While this particular integrated preschool is new to me (Hadley went to preschool in our old town), it's located in the same building where Hadley did K-2, so it's familiar territory to all of us. Conor and Brady got off without a hitch. I'm always on hyper alert when I'm out with my sons for security's sake, so I usually don't have a moment to talk to the other adults. After the first week or so, we were into the routine and I could stand down on my guard a (slight) bit. When I used to wait for Hadley at preschool, I'd join in on conversations about therapies or juggling doctor's appointments: the general topics of raising a child with different needs. This time around, as I looked around the clusters of parents, I realized that, to them, I'm not Hadley-the-girl-with-hearing-aids' mom. None of them know that I've lived through this before with an identified child. The point was really hammered home when one of the teachers very nicely offered to tell me a little more about integrated education and the general needs of some of the kids. For a split second, I kind of felt that the badge I've earned with the years of services with Hadley had been stripped away. I know about this! Really, I know!

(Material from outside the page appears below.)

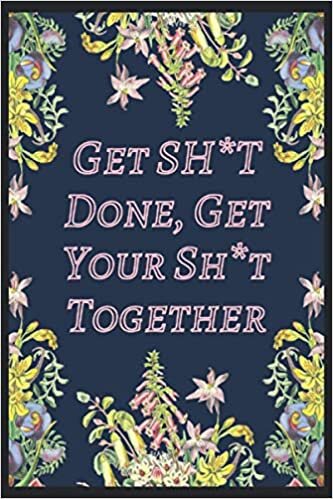 okumak Get SH*T Done, Get Your Sh*t Together: A 120 Pages Premium College Lined Notebook for Work, School or Writing - Great Journal For Women, Men or Kids - Elegant Notebook for Writing Random Thoughts.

So, off we start on the preschool journey for two typically developing boys. It's strange not to be thinking about team meetings or accommodations, prepping the staff on equipment, or evaluating the classroom for any challenges to a good listening environment. And, even though I'm doing it with two kids instead of one (and at the risk of jinxing myself), I'll say it: this is a piece of cake. I keep double checking to see if I've forgotten something, because this is all too easy. You mean all I have to do is send them in with a snack and pick them up on time? With pleasure!

Third grade starts for Hadley next week. She has her teacher assignment, the sound field system is in place in the classroom, and her backpack is already stocked with hearing aid tools and supplies. Conor and Brady start preschool in two weeks. They have their backpacks, snack bags, and extra bag of clothes. Bring on September!